## Task
Please give everything from the start of the records down to and including the line that contains "74L45 75V77H42V76H35V78H40L46 81L48" as a JSON list of strings, one string per line, leaving out blank lines.

## Data supplied

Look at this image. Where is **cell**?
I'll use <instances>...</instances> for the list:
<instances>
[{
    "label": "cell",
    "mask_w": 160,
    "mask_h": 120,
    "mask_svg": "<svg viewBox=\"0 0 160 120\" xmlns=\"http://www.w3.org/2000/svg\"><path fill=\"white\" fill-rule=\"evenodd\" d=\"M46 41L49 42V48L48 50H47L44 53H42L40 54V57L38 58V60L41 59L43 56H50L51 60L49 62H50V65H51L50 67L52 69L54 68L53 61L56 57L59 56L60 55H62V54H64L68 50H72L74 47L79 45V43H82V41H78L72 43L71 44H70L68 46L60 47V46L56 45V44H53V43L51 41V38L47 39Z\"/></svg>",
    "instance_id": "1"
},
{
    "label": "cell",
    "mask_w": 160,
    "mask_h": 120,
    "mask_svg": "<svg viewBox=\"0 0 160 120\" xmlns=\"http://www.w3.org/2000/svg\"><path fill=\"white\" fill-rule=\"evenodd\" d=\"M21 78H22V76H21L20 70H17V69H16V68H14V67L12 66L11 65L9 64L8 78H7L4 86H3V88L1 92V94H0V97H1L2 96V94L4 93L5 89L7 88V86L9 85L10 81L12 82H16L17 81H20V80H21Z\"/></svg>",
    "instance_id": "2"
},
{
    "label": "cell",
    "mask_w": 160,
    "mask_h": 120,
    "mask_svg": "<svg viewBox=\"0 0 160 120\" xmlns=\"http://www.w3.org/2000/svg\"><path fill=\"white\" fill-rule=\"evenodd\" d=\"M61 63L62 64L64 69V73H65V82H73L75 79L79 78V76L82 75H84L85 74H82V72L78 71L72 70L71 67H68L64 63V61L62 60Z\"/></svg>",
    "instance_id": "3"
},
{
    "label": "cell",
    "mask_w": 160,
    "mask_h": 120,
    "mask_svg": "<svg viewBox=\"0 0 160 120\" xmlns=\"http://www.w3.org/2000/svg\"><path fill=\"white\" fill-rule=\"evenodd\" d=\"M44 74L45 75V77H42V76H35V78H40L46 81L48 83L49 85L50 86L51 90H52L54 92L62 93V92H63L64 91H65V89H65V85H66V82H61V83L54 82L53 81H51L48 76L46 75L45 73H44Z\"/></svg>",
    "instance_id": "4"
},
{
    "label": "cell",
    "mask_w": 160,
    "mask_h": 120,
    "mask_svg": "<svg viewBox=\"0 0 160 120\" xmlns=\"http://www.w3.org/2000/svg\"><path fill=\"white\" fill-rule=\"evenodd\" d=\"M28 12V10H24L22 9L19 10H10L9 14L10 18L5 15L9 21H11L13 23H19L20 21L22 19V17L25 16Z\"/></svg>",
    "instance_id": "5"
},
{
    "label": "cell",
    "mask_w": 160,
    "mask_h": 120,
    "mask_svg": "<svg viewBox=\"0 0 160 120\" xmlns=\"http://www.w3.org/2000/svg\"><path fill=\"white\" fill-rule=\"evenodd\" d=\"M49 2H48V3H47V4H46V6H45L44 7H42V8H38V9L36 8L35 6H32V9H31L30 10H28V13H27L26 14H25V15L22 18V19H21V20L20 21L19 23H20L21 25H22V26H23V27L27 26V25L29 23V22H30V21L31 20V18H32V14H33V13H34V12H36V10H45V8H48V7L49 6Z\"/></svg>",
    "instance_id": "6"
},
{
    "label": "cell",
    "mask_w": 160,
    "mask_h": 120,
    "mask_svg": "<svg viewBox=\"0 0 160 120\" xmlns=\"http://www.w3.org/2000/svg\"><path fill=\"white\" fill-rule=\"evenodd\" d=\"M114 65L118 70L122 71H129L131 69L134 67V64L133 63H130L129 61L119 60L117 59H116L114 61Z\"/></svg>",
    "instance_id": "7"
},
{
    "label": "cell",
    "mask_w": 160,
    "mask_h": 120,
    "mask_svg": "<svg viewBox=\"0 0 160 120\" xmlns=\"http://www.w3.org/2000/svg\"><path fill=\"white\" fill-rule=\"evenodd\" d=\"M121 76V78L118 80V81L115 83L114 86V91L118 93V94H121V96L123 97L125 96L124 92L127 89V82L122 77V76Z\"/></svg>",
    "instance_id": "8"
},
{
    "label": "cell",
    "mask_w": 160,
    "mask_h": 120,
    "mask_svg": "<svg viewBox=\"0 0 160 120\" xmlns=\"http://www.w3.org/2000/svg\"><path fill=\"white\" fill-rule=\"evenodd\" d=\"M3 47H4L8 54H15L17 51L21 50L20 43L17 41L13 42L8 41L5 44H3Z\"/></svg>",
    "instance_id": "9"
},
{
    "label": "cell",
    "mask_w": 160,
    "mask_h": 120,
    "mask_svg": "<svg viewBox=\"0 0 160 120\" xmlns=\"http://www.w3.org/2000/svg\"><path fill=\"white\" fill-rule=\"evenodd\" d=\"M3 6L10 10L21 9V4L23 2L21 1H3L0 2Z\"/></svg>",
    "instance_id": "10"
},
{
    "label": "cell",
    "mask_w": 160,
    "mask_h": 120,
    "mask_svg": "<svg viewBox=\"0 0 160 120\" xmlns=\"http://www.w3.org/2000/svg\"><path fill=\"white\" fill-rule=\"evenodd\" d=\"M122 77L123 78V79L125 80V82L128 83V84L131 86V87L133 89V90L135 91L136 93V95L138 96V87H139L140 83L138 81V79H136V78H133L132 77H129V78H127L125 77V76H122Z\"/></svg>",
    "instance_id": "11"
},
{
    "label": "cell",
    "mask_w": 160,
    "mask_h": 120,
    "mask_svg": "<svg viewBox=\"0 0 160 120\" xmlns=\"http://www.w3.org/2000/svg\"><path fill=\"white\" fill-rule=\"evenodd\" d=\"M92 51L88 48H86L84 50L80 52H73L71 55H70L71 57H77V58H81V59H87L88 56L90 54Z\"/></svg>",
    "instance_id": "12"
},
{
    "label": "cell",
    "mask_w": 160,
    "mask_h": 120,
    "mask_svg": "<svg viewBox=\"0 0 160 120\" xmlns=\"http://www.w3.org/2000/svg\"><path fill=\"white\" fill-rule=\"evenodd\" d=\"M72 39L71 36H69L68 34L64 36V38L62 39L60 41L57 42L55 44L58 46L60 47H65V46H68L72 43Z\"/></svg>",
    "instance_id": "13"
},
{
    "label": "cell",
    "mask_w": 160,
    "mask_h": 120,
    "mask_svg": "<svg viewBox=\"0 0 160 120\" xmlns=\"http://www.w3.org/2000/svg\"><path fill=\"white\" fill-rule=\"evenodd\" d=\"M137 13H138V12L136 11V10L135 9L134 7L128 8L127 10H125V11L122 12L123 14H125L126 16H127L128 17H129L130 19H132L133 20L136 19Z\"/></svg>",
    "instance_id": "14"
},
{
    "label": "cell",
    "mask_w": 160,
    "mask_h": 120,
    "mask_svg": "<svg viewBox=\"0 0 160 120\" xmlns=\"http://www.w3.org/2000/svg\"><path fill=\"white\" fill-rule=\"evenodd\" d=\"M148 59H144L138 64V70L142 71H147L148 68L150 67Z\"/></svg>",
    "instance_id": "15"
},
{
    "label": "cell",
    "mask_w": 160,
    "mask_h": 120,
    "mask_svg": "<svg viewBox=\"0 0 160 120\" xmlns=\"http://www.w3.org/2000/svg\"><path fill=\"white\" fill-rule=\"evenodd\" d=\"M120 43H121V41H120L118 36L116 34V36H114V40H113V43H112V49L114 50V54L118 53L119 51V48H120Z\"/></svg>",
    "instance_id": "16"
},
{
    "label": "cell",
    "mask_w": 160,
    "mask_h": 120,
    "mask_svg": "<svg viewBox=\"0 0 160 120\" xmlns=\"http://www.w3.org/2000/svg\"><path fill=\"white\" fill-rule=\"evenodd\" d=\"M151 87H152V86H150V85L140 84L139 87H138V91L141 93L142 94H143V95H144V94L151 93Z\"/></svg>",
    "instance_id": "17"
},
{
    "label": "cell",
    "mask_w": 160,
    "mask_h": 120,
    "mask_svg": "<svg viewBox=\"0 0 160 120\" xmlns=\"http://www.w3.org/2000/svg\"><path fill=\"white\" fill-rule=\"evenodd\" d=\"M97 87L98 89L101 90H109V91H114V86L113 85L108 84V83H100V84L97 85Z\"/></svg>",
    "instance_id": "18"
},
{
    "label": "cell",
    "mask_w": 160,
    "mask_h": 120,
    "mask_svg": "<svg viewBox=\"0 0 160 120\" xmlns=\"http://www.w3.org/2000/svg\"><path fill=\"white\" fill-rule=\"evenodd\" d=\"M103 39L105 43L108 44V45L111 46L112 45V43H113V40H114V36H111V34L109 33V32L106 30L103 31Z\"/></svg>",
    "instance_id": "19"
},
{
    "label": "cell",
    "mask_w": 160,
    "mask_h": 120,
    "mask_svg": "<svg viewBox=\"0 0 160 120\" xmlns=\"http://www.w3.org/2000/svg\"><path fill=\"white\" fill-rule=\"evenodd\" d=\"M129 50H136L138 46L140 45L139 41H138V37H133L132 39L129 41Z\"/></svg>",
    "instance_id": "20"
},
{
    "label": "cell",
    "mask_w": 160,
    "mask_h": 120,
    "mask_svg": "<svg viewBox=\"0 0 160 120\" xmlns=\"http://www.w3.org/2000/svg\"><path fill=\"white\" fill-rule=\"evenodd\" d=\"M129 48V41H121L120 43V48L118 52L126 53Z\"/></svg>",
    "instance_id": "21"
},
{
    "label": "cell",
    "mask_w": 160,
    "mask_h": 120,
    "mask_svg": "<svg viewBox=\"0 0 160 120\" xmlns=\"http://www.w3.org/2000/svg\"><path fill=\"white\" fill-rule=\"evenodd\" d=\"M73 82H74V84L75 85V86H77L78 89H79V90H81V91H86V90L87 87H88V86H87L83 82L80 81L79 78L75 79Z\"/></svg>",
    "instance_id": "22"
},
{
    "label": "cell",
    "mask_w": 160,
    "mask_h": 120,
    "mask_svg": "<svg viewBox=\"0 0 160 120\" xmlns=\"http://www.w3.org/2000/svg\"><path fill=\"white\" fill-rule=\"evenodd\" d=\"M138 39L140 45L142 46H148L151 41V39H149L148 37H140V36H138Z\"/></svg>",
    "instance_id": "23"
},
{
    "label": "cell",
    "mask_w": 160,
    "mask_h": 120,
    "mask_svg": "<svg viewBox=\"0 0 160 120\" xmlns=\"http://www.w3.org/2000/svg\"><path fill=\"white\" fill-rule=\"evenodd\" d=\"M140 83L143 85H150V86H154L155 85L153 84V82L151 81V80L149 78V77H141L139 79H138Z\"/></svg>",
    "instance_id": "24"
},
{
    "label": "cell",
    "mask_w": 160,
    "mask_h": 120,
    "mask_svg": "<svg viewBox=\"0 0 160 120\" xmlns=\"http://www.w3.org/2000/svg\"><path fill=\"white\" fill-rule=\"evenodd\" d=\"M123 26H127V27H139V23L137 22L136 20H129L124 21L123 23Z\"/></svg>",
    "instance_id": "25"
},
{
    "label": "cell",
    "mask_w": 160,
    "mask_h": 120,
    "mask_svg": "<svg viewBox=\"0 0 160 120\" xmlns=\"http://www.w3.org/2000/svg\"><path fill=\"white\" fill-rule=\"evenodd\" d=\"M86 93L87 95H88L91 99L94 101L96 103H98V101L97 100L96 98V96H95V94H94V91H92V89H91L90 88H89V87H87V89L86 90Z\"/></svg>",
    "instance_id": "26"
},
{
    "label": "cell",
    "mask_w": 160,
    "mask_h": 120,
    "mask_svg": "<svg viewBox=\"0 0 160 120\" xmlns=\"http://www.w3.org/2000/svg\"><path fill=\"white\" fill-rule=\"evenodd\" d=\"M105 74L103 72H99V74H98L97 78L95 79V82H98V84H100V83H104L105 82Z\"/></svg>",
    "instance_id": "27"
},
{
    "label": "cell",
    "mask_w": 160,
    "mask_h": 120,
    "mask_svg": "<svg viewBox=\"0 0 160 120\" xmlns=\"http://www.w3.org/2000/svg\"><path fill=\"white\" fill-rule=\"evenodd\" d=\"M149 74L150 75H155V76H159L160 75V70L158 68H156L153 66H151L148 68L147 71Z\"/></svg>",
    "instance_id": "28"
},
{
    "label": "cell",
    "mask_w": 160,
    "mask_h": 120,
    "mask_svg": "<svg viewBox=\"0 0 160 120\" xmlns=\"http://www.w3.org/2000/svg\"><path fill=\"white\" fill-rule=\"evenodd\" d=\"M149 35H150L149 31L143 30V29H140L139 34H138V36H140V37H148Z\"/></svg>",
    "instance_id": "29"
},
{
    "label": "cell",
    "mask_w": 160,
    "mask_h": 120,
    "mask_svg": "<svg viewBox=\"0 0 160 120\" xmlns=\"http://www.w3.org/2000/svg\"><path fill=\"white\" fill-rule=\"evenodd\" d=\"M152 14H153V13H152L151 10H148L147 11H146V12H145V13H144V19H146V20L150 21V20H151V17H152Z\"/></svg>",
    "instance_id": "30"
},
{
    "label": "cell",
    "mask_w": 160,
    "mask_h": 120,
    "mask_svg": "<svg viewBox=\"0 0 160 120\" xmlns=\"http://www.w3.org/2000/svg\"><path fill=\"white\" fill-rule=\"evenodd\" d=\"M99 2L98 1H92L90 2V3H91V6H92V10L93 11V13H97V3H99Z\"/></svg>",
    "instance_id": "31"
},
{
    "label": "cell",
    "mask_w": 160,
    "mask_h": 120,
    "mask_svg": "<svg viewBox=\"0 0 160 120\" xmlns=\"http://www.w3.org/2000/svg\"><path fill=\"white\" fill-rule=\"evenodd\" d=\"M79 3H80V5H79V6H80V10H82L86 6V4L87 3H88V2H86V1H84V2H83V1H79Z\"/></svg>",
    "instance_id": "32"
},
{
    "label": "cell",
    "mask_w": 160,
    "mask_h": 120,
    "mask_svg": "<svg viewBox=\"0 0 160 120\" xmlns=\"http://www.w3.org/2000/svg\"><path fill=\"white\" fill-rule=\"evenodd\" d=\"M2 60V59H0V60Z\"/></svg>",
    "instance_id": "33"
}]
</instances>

## Solution for this problem
[
  "Look at this image. Where is **cell**?",
  "I'll use <instances>...</instances> for the list:",
  "<instances>",
  "[{",
  "    \"label\": \"cell\",",
  "    \"mask_w\": 160,",
  "    \"mask_h\": 120,",
  "    \"mask_svg\": \"<svg viewBox=\\\"0 0 160 120\\\" xmlns=\\\"http://www.w3.org/2000/svg\\\"><path fill=\\\"white\\\" fill-rule=\\\"evenodd\\\" d=\\\"M46 41L49 42V48L48 50H47L44 53H42L40 54V57L38 58V60L41 59L43 56H50L51 60L49 62H50V65H51L50 67L52 69L54 68L53 61L56 57L59 56L60 55H62V54H64L68 50H72L74 47L79 45V43H82V41H78L72 43L71 44H70L68 46L60 47V46L56 45V44H53V43L51 41V38L47 39Z\\\"/></svg>\",",
  "    \"instance_id\": \"1\"",
  "},",
  "{",
  "    \"label\": \"cell\",",
  "    \"mask_w\": 160,",
  "    \"mask_h\": 120,",
  "    \"mask_svg\": \"<svg viewBox=\\\"0 0 160 120\\\" xmlns=\\\"http://www.w3.org/2000/svg\\\"><path fill=\\\"white\\\" fill-rule=\\\"evenodd\\\" d=\\\"M21 78H22V76H21L20 70H17V69H16V68H14V67L12 66L11 65L9 64L8 78H7L4 86H3V88L1 92V94H0V97H1L2 96V94L4 93L5 89L7 88V86L9 85L10 81L12 82H16L17 81H20V80H21Z\\\"/></svg>\",",
  "    \"instance_id\": \"2\"",
  "},",
  "{",
  "    \"label\": \"cell\",",
  "    \"mask_w\": 160,",
  "    \"mask_h\": 120,",
  "    \"mask_svg\": \"<svg viewBox=\\\"0 0 160 120\\\" xmlns=\\\"http://www.w3.org/2000/svg\\\"><path fill=\\\"white\\\" fill-rule=\\\"evenodd\\\" d=\\\"M61 63L62 64L64 69V73H65V82H73L75 79L79 78V76L82 75H84L85 74H82V72L78 71L72 70L71 67H68L64 63V61L62 60Z\\\"/></svg>\",",
  "    \"instance_id\": \"3\"",
  "},",
  "{",
  "    \"label\": \"cell\",",
  "    \"mask_w\": 160,",
  "    \"mask_h\": 120,",
  "    \"mask_svg\": \"<svg viewBox=\\\"0 0 160 120\\\" xmlns=\\\"http://www.w3.org/2000/svg\\\"><path fill=\\\"white\\\" fill-rule=\\\"evenodd\\\" d=\\\"M44 74L45 75V77H42V76H35V78H40L46 81L48 83L49 85L50 86L51 90H52L54 92L62 93V92H63L64 91H65V89H65V85H66V82H61V83L54 82L53 81H51L48 76L46 75L45 73H44Z\\\"/></svg>\","
]